Нет сомнения, что, оправдывая Кронеберга, присяжные подчинились не рассудку, а чувству антипатии, внушенной им по отношению к девочке. Но если бы обвинитель сумел вызвать в них то чувство, которого боялся защитник, их решение, вероятно, было бы другое*.

Задача судебного оратора состоит не в том, чтобы построить силлогизм или вывести правильное заключение из посылок, это слишком просто. Главное — обосновать, развернуть посылки. Вот как отделяет П. Сергеич логическую схему поиска истины от логической («боевой») схемы изложения: «Изучив предварительное следствие указанным образом, то есть уяснив себе факты, насколько возможно, и внимательно обдумав их с разных точек зрения, всякий убедится, что общее содержание речи уже определилось. Выяснилось главное положение и те, из которых оно должно быть выведено; выяснилась и логическая схема обвинения или защиты, и боевая схема речи; чтобы точно установить последнюю, стоит только сократить первую, исключив из нее те положения, которые не требуют ни доказательств, ни развития; те, которые останутся, образуют настоящий план речи».

— Собранные данные —

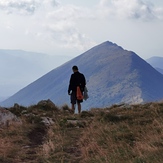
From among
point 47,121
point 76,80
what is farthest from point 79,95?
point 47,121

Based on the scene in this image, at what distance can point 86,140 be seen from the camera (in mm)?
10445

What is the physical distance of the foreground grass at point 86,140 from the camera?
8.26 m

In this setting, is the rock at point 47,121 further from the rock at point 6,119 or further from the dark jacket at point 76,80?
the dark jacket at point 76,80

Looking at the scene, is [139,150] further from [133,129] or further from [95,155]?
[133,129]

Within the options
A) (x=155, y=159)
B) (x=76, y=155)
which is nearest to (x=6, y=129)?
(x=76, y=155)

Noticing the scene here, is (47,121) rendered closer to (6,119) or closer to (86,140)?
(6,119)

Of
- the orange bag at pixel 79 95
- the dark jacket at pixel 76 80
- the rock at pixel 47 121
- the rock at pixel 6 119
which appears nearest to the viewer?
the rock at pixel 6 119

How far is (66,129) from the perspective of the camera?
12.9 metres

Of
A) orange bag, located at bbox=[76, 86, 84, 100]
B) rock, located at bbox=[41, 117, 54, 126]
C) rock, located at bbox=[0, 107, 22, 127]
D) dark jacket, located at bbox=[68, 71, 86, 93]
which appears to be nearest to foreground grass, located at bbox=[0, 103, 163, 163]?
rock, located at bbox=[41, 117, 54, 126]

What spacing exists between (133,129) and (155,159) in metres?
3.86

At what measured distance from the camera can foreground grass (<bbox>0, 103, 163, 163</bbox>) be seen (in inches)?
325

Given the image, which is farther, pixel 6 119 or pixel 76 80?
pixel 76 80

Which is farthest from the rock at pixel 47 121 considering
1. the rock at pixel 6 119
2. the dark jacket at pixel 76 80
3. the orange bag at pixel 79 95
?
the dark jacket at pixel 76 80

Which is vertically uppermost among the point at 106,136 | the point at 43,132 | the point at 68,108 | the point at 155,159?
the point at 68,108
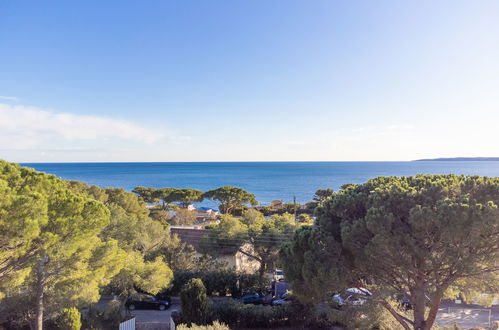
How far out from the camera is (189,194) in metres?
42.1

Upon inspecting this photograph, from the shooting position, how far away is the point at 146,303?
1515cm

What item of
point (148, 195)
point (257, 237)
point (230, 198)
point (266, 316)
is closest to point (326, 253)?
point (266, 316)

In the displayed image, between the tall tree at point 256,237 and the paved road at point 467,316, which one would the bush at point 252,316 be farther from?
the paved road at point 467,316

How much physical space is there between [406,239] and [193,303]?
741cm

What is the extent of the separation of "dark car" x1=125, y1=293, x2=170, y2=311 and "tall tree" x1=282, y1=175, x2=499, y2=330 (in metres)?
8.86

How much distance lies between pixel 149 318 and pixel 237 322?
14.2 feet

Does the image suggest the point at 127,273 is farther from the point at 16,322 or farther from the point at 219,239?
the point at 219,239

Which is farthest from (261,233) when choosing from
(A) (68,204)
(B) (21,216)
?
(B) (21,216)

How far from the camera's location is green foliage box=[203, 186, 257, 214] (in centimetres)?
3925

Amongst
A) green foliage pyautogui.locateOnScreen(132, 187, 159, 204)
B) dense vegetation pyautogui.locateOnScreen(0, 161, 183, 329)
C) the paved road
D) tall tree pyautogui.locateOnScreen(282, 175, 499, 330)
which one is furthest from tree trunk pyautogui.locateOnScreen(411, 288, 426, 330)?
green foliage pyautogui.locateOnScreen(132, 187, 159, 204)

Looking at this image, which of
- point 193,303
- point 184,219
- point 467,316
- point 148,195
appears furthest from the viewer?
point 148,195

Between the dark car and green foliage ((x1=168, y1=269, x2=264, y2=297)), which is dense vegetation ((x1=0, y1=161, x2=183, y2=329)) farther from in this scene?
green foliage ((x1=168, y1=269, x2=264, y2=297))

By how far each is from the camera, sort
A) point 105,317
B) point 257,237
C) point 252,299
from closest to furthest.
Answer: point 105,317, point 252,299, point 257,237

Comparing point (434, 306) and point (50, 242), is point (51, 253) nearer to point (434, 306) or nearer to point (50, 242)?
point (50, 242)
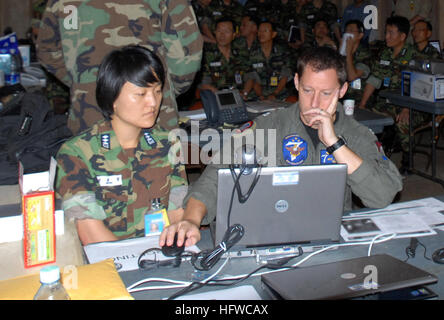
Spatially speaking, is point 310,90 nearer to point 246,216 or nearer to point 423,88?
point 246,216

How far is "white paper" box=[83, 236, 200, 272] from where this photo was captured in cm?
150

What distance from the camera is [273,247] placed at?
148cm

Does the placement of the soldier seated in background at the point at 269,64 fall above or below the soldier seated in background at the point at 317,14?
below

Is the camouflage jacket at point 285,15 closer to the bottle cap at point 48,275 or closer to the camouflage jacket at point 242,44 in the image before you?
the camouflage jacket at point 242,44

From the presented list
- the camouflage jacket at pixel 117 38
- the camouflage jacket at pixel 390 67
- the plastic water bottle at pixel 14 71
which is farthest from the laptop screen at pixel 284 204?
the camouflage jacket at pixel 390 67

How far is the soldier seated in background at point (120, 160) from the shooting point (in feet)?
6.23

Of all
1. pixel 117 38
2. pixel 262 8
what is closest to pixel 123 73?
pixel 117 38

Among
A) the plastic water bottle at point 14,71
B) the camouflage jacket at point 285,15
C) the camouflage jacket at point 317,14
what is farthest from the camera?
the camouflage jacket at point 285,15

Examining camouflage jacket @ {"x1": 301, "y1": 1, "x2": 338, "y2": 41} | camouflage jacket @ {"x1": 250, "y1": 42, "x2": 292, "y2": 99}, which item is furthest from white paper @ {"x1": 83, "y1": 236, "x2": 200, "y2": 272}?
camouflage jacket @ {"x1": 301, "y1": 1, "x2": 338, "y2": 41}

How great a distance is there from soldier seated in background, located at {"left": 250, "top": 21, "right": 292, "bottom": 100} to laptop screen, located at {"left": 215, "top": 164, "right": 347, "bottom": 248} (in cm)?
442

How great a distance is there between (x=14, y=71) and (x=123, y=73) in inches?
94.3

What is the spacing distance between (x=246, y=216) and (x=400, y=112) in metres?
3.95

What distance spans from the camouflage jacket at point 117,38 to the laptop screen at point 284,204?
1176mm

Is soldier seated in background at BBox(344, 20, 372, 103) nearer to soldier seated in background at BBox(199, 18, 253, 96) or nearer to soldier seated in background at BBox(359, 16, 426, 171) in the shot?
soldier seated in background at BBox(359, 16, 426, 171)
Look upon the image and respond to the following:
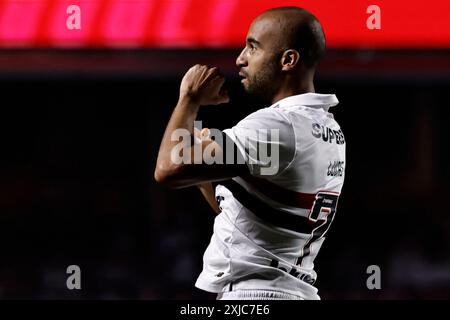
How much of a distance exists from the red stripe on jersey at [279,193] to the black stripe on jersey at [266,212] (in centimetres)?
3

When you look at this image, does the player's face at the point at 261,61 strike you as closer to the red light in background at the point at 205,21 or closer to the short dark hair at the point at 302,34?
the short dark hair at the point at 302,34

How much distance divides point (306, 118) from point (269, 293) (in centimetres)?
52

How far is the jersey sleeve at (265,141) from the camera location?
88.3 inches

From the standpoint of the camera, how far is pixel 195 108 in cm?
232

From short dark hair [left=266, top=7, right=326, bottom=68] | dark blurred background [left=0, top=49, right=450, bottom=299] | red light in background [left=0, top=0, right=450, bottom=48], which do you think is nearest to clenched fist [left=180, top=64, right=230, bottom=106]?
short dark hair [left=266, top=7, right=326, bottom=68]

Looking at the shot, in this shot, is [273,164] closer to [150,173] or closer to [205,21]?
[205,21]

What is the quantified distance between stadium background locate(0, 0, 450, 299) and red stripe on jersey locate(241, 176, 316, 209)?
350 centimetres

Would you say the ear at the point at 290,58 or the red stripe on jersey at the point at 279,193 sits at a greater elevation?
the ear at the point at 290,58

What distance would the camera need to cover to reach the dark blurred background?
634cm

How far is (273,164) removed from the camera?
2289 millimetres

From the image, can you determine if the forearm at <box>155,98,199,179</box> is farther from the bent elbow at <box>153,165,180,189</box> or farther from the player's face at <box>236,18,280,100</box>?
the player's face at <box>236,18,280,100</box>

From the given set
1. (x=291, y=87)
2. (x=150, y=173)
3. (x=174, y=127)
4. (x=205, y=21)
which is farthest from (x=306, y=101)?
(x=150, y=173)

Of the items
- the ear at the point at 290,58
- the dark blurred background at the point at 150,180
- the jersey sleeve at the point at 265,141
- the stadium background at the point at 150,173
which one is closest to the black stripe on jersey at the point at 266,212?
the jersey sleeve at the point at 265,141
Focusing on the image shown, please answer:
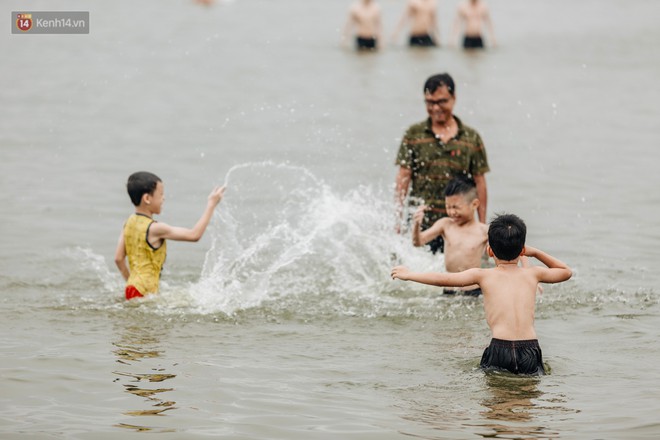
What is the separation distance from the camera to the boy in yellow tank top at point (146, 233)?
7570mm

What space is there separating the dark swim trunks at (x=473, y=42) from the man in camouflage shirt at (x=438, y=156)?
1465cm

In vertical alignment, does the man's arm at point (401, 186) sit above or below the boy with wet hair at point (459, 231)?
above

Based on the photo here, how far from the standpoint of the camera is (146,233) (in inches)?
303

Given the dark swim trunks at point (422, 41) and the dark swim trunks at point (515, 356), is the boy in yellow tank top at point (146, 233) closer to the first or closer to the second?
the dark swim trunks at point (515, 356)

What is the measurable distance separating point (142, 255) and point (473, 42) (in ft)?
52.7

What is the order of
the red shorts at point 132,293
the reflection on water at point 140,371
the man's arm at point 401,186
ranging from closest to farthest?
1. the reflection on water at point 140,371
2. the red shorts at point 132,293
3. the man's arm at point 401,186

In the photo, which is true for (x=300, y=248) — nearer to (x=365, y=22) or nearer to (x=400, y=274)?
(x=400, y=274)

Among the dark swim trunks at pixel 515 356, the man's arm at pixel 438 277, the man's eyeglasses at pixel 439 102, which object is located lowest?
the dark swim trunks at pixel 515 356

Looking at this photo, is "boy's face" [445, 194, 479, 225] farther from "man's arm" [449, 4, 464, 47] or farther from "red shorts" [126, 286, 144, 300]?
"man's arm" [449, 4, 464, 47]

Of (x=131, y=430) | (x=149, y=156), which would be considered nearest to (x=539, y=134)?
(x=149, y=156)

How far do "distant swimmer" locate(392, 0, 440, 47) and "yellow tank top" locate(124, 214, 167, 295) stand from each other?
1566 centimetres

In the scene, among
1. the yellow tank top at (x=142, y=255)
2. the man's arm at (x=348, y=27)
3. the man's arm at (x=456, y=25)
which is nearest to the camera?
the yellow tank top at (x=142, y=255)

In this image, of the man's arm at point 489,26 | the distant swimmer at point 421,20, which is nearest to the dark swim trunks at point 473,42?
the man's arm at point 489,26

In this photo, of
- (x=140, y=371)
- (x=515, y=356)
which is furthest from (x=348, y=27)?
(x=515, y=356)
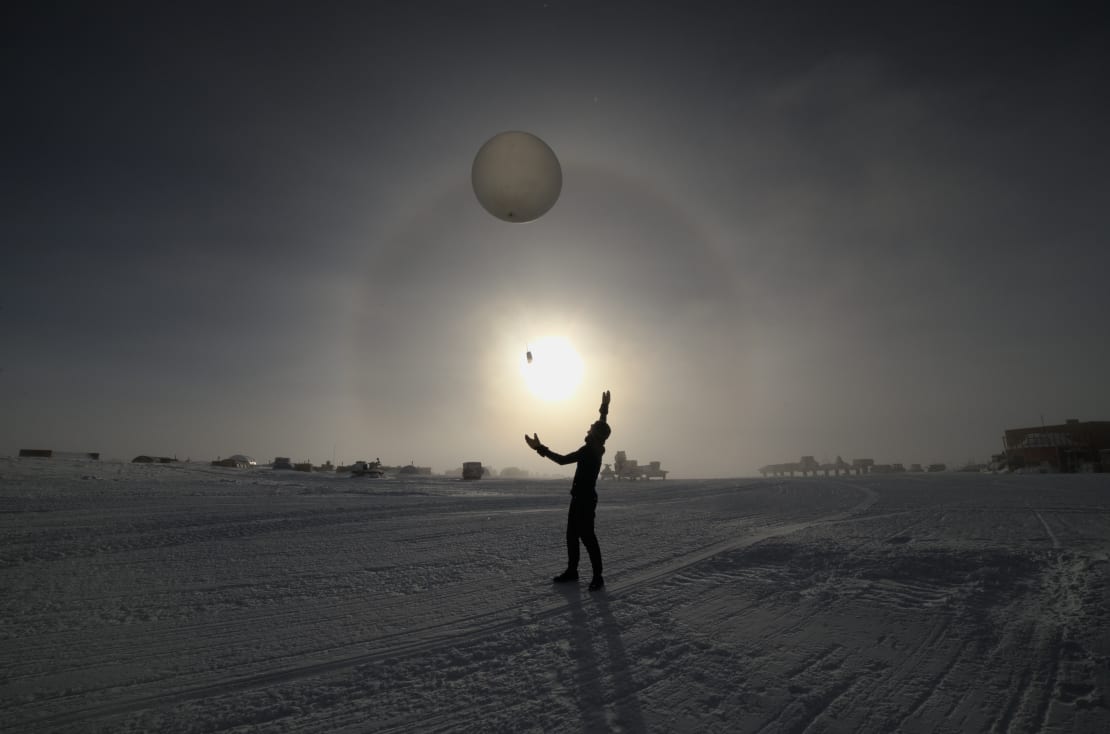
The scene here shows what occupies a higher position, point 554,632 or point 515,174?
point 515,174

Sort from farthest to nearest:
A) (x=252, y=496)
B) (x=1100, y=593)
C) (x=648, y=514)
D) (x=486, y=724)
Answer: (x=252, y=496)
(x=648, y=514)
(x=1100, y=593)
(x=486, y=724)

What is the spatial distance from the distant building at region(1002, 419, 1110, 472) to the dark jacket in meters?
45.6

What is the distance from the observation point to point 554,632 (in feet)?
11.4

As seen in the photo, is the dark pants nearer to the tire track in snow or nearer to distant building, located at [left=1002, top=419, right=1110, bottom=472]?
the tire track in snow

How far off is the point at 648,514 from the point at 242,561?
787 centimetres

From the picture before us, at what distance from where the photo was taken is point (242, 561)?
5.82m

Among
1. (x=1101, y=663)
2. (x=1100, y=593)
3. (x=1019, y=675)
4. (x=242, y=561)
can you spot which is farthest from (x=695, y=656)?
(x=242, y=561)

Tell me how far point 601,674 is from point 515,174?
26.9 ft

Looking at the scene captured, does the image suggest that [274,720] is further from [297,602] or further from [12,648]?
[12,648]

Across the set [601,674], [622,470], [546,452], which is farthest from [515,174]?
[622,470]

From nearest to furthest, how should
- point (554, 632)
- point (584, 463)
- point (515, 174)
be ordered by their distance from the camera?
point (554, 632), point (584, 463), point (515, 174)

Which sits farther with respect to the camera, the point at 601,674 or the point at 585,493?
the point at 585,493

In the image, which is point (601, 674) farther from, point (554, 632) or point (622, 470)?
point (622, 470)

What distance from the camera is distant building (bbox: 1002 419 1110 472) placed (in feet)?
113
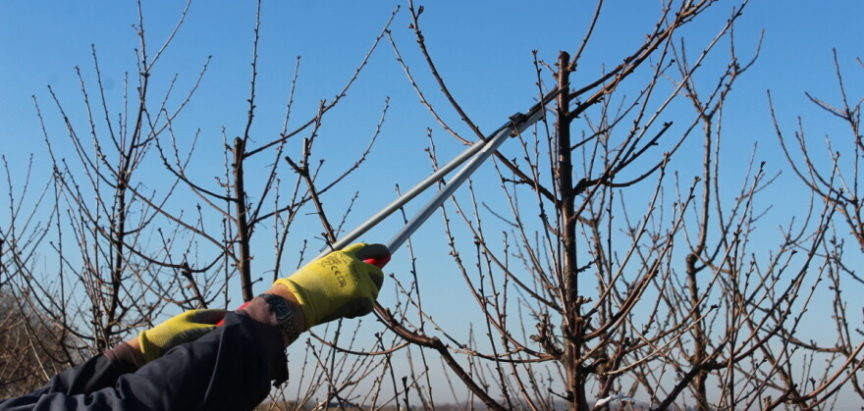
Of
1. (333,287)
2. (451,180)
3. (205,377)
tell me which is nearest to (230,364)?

— ЗАДАНИЯ —
a – Перепишите дословно часть отрывка о судебном красноречии, начиная со слов «Нет сомнения, что, оправдывая» и заканчивая словами «было бы другое*.».
b – Изложите короче абзац отрывка о судебном красноречии, начинающийся словами «Задача судебного оратора», сохранив его основные положения.
c – Подхватите отрывок о судебном красноречии и продолжите его сразу после последнего приведенного предложения.
Записи для выполнения заданий не понадобятся.

— ОТВЕТЫ К ЗАДАНИЯМ —
a –
Нет сомнения, что, оправдывая Кронеберга, присяжные подчинились не рассудку, а чувству антипатии, внушенной им по отношению к девочке. Но если бы обвинитель сумел вызвать в них то чувство, которого боялся защитник, их решение, вероятно, было бы другое*.

b – Судебному оратору мало построить силлогизм или вывести заключение из посылок; главное — обосновать и развернуть посылки. П. Сергеич отделяет логическую схему поиска истины от логической («боевой») схемы изложения. После изучения предварительного следствия и обдумывания фактов с разных точек зрения определяются главное положение и те, из которых оно выводится, а также логическая схема обвинения или защиты и боевая схема речи. Чтобы получить боевую схему, достаточно сократить логическую, убрав положения, не требующие ни доказательств, ни развития. Оставшиеся положения образуют план речи.

c –
В подтверждение сказанному П. Сергеич дает такую иллюстрацию: «Предположим, что подсудимый обвиняется в ложном доносе. Логическая схема обвинения такова:

1) донос был обращен к подлежащей власти;

2) в нем заключалось указание на определенное преступление;

3) это указание было ложно;

4) донос был сделан подсудимым;

5) он был сделан с целью навлечь подозрение на потерпевшего.

Если каждое из этих положений допускает спор, все они войдут в боевую схему обвинения и каждое положение составит предмет особого раздела речи. Если состав преступления установлен бесспорно и в деле нет других существенных сомнений, например предположения о законной причине невменяемости, вся речь может быть ограничена одним основным положением: донос сделан подсудимым. Если защитник признает, что каждое из положений логической схемы обвинения хотя и не доказано вполне, но подтверждается серьезными уликами, он должен опровергнуть каждое из них, то есть доказать столько же противоположных положений, и каждое из них войдет в боевую схему речи; в противном случае — только те, которые допускают спор».

Теория и искусство ведения спора — это тоже область риторики. В демократическом обществе существует множество мнений по вопросам, которые касаются жизни отдельного человека и общества в целом. Научиться достойно вести себя в споре, уметь направить его так, чтобы он стал работой по достижению истины, а не пустым препирательством, важно всегда, а сегодня особенно.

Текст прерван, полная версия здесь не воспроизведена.